_ 昨日渋谷で観たが、すばらしい作品だった。観客は少なくもったいない。
_ 三島由起夫の「豊穣の海」と似ていると思った。「豊穣の海」は(すごーく簡単に言うと)純粋な情熱に突き動かされて20才に満たない人生を終え、そして転生する若者たちの80年に及ぶ物語だ。「千年女優」は70才になる往年の大女優、藤原千代子、のインタビューとして構成されている。しかし、映像は千代子の出演作に応じて王朝時代から未来までの1000年を映し出す。千代子が少女時代にめぐり会った革命家の青年との淡い初恋と別離は異なった時代を舞台に何回も再現される。それは、ひとつの純粋な情熱が転生により異なった個体で違う形で発現されるのに似ている。
_ 人生の経験をそれなりに重ねてきた者としては、千代子のさまざまな時代を背景にした恋が自らの過去の思い出とオーバーラップする。ノスタルジーとナルチシズムに酔っている私に千代子の最後のセリフが聞こえてくる。
_ 「でも、私はあの人を追いかける自分がすきなんだもん」
_ 監督!それを言っちゃお終いよ!
_ 何れも食をテーマにした映画。圧倒的に「南極料理人」の料理の方が美味そうに見えた。
_ どちらも大事件がおきるわけではなく、日常の小さな出来事を描いている。しかし、その日常が全く違う。「南極」は零下70度の、風邪のウィルスまで絶滅してしまう世界だ。そのような極限の状況で仕事をする男たちにとって食事は我々が考えている以上に重要だ。

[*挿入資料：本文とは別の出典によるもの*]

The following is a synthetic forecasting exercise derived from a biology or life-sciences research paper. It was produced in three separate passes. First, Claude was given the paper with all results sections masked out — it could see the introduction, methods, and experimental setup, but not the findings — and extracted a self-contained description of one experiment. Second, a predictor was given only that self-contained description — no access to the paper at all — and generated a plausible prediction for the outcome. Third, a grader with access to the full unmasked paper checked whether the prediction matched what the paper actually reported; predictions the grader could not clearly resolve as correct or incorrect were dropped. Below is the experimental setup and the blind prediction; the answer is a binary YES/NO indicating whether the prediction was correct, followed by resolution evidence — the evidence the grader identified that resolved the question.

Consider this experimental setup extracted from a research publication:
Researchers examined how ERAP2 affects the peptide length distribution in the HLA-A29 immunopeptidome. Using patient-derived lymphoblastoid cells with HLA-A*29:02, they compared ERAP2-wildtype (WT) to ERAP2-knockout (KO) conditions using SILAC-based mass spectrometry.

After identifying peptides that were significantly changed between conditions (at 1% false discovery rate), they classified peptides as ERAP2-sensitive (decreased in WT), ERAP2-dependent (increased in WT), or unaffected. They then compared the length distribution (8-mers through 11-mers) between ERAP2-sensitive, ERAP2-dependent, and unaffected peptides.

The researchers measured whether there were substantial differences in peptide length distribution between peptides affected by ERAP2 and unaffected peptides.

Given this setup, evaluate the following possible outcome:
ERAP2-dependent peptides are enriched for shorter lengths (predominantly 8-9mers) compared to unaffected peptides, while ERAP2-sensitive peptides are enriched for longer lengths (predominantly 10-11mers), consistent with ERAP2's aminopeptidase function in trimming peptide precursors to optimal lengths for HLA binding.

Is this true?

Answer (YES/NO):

_ 「南極」に登場した料理のなかでも、持って行ったラーメンがなくなったとき、乾水(炭酸ナトリウム入りの水)を作るところから始めたラーメンがやたら美味しそうだった。多分私が観た映画の中の料理で一二を争う。もう一つ挙げるとすれば「刑務所の中」に出てきた、特別な日に出されるアジフライか。
_ 「南極」と「刑務所」は腹がへったからちょっと外食するとかコンビニに行くとか出来ないところが似ている。そういう状況での食事は想像を絶する価値を持つのだろう。
_ グルメ本やテレビの番組で料理の味を比較して優劣を付けたりしているが、味は相対的なもので、食事の環境や本人の身体の状況で大きく変わる。最近やっとそれが分かったので、一回だけ食べてまずいと思ったものには断定的な評価をしないようにしている。もっとも、そのような料理をもう一回食べに行くかは分からないが。
_ ユーロスペースで観た。
_ 評判のゾンビ映画というだけの知識で観たが、ゾンビ映画の撮影隊が本物のゾンビに襲われるという話。面白くないわけではなかったが、あっという間にエンドロールが始まった。
_ しかし、ここで帰ったらだめで、場面は一カ月前の映画の企画が監督に持ち込まれたときにさかのぼる。つまり、この映画はゾンビ映画のメイキングものなのだ。
_ その企画というのが、生放送でそれもワンカットでとるというもの。つまりカメラを止めることができないのだ。この制約の下で多くの困難が発生するが、それらを解決しながら最初の短い映画がどのようにできたかが見ものなのだ。
_ 最初におかしな演出と感じられたところにすべて理由があり、その謎解きが面白い。多分脚本に多大の時間をかけたのだろう。DVDで観たら何回も楽しめそうだ。